Excerpts of spatial question data
★ ★ ★ ★ ★ ★ ★

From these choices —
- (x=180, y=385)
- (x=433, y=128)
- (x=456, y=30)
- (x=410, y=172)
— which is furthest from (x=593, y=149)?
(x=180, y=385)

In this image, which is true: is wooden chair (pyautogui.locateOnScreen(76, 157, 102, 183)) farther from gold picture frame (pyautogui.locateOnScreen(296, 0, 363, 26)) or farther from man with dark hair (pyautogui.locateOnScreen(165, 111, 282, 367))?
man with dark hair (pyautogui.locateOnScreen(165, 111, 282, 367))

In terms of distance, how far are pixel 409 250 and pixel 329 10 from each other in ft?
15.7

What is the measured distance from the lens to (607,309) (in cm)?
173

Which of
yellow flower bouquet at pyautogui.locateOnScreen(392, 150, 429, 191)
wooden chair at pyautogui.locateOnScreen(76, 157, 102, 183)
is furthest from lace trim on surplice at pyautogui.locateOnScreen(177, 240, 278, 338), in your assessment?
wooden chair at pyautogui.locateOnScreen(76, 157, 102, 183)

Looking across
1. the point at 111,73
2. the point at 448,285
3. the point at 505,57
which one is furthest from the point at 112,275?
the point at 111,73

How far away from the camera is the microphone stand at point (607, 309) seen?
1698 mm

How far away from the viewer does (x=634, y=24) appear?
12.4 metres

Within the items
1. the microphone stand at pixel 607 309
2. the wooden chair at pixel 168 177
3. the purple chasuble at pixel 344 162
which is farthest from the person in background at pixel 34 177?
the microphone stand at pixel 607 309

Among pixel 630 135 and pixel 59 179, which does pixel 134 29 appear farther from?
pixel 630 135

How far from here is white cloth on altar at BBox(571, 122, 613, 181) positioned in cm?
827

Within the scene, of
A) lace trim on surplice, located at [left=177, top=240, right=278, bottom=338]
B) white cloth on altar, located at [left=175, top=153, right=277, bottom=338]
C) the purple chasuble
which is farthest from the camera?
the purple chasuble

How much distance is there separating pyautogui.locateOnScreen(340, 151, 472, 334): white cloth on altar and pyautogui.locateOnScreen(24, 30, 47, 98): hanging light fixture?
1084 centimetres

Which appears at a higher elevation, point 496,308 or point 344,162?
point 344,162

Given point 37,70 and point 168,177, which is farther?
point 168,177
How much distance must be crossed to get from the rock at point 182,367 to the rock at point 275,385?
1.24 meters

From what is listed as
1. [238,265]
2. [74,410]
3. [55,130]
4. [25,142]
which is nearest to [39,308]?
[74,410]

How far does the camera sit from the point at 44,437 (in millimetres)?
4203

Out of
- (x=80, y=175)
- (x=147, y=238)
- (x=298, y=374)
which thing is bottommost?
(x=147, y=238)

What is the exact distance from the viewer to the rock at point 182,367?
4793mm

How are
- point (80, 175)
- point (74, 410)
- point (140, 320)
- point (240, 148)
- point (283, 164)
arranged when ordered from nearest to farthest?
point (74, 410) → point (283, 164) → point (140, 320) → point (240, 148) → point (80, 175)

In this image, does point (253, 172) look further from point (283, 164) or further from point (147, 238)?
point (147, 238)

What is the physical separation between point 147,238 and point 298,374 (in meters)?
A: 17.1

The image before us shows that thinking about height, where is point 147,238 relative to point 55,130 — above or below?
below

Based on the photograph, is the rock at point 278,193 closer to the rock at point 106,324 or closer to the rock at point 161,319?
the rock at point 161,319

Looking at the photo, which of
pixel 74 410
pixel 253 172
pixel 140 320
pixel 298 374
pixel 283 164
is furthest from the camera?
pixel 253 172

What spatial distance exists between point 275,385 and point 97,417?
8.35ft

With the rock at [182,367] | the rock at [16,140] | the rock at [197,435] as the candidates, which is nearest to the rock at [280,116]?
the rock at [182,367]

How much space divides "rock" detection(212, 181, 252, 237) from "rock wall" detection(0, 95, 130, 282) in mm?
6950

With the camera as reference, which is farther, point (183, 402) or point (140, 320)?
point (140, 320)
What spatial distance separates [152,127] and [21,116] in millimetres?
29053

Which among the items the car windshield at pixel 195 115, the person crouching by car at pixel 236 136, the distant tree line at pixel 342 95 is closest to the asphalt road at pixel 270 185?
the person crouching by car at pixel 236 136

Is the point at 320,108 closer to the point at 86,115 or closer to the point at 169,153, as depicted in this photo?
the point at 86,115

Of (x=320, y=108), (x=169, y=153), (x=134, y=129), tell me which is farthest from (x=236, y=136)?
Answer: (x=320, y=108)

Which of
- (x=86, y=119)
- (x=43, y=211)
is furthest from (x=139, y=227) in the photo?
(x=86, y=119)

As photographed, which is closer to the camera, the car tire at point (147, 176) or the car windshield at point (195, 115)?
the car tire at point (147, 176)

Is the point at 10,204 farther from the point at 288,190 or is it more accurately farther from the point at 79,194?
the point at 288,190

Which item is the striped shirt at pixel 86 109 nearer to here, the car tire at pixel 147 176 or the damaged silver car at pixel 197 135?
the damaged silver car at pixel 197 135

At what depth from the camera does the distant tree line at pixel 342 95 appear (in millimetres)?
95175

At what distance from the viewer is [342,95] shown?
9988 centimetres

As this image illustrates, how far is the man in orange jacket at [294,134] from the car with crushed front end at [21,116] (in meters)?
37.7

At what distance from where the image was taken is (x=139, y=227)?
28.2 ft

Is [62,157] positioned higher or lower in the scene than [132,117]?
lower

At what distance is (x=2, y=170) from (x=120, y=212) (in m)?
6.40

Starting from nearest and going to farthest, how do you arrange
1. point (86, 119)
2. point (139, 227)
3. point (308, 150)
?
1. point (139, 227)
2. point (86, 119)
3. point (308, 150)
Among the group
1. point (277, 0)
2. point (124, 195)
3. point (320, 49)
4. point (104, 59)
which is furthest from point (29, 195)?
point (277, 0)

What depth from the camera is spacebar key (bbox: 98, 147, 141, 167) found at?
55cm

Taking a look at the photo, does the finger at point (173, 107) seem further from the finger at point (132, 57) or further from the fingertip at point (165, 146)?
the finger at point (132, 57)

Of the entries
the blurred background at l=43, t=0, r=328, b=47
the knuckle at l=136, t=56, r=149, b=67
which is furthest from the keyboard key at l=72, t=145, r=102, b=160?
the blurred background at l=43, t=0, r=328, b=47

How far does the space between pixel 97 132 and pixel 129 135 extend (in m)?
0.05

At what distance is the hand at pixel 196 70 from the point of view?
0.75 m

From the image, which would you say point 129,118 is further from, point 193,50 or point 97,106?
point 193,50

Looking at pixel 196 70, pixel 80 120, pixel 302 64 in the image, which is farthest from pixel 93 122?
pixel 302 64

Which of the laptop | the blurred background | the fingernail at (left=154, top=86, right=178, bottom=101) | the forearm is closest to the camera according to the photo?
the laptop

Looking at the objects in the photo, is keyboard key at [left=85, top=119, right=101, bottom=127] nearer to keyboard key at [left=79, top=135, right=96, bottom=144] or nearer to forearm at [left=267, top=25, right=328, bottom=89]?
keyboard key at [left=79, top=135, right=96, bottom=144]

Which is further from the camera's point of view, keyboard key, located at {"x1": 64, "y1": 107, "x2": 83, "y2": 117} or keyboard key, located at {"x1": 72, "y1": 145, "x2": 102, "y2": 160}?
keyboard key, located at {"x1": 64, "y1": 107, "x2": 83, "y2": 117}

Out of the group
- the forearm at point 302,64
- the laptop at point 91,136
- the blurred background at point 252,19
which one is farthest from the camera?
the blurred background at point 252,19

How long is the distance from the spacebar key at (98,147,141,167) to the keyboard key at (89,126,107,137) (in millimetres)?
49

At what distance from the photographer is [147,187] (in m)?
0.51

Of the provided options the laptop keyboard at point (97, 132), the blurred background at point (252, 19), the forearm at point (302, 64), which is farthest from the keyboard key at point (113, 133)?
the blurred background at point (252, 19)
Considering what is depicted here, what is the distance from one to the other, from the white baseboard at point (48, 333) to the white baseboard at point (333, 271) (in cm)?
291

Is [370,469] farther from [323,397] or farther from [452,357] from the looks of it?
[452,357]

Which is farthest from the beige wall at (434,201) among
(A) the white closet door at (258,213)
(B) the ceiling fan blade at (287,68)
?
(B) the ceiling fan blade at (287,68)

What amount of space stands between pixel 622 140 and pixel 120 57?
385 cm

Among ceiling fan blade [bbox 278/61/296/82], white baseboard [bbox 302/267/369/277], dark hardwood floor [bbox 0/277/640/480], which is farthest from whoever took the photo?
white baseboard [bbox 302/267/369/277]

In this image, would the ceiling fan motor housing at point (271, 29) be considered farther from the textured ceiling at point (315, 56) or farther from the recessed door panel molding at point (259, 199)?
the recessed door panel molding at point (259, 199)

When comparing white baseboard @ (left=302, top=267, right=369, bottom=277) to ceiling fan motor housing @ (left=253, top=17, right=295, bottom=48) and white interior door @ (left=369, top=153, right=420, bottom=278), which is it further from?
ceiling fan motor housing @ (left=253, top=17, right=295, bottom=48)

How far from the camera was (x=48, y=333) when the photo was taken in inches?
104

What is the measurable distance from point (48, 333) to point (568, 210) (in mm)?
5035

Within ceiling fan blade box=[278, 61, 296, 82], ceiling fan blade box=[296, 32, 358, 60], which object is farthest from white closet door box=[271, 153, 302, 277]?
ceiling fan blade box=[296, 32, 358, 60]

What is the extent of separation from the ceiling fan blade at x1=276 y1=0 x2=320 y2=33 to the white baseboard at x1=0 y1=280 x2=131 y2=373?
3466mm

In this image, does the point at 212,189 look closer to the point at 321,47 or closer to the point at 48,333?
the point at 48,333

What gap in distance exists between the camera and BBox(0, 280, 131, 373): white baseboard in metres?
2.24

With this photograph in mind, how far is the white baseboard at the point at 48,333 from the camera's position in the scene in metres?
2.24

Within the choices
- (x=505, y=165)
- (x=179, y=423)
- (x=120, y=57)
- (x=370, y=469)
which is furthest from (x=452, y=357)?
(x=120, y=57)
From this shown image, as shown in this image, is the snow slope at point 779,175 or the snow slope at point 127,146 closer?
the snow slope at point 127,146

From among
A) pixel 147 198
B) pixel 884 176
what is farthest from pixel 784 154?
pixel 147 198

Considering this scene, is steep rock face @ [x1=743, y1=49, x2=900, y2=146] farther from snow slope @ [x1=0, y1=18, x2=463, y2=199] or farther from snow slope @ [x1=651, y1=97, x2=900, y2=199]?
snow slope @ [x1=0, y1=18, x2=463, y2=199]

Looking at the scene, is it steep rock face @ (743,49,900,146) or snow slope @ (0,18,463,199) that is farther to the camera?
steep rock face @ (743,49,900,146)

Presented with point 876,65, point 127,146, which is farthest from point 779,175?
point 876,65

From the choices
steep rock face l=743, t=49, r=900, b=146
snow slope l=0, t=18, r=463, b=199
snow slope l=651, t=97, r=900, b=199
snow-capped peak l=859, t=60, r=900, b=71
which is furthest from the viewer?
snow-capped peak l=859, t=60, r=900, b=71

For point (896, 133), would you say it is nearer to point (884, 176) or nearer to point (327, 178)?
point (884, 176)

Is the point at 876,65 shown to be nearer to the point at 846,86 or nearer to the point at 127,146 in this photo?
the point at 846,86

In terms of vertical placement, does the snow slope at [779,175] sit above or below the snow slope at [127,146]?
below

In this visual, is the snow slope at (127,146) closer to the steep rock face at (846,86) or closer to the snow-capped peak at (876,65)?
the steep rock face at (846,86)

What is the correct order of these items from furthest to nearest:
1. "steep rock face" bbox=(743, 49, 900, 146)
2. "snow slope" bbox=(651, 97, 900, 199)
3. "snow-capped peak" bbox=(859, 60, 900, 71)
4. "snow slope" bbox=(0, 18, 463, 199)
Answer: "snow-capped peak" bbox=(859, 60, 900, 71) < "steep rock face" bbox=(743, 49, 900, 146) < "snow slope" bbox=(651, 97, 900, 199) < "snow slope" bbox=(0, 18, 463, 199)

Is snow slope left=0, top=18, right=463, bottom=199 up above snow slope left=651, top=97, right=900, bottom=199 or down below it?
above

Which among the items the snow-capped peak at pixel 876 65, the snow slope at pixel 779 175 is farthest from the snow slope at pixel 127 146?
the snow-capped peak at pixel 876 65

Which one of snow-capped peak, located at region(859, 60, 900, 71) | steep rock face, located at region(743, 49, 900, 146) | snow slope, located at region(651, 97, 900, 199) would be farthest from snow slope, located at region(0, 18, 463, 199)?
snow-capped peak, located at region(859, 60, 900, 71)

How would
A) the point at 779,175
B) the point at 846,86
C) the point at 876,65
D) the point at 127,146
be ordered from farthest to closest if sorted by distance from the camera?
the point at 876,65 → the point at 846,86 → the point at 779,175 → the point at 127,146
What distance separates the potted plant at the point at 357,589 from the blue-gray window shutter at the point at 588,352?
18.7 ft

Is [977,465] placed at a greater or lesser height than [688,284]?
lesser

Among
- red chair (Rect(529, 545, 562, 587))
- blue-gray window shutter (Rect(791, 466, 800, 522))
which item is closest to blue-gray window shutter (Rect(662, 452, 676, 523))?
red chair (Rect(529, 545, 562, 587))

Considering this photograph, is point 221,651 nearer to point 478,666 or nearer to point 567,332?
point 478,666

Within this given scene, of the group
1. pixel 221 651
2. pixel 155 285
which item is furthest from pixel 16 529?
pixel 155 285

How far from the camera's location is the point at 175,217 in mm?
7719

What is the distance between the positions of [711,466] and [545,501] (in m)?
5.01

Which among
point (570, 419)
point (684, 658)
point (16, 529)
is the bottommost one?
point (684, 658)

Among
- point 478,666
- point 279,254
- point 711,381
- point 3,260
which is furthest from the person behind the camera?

★ ★ ★ ★ ★ ★ ★

» **REQUIREMENT**: Can you quote exactly the lines from the one containing "Is snow slope" through the last line of the records above, and nothing else?

» **RESULT OF THE EXERCISE**:
Is snow slope left=0, top=18, right=463, bottom=199 up above snow slope left=651, top=97, right=900, bottom=199 or down below it?
above

Which among the items the snow-capped peak at pixel 876 65, the snow slope at pixel 779 175 is farthest from the snow slope at pixel 127 146?
the snow-capped peak at pixel 876 65

Which one of snow-capped peak, located at region(859, 60, 900, 71) | steep rock face, located at region(743, 49, 900, 146) | snow slope, located at region(651, 97, 900, 199) would be farthest from snow slope, located at region(0, 18, 463, 199)?
snow-capped peak, located at region(859, 60, 900, 71)

How would
A) the point at 779,175
B) the point at 846,86
C) the point at 876,65
D) the point at 127,146
be ordered from farthest to closest if sorted by distance from the camera?
the point at 876,65 → the point at 846,86 → the point at 779,175 → the point at 127,146
What distance separates the potted plant at the point at 357,589 from the blue-gray window shutter at the point at 588,352?
18.7 ft

Is [977,465] placed at a greater or lesser height than [688,284]?
lesser

Among
- red chair (Rect(529, 545, 562, 587))
- blue-gray window shutter (Rect(791, 466, 800, 522))
which item is closest to blue-gray window shutter (Rect(662, 452, 676, 523))?
red chair (Rect(529, 545, 562, 587))

Considering this photograph, is point 221,651 nearer to point 478,666 or nearer to point 567,332?
point 478,666

Within this given scene, of the group
1. pixel 221 651
2. pixel 155 285
which item is furthest from pixel 16 529?
pixel 155 285

How far from the camera's location is the point at 175,217 in mm?
7719

What is the distance between the positions of [711,466] and [545,501] (in m)?
5.01

Which among
point (570, 419)
point (684, 658)
point (16, 529)
is the bottommost one?
point (684, 658)

Among
- point 478,666
- point 279,254
- point 711,381
- point 3,260
which is furthest from the person behind the camera?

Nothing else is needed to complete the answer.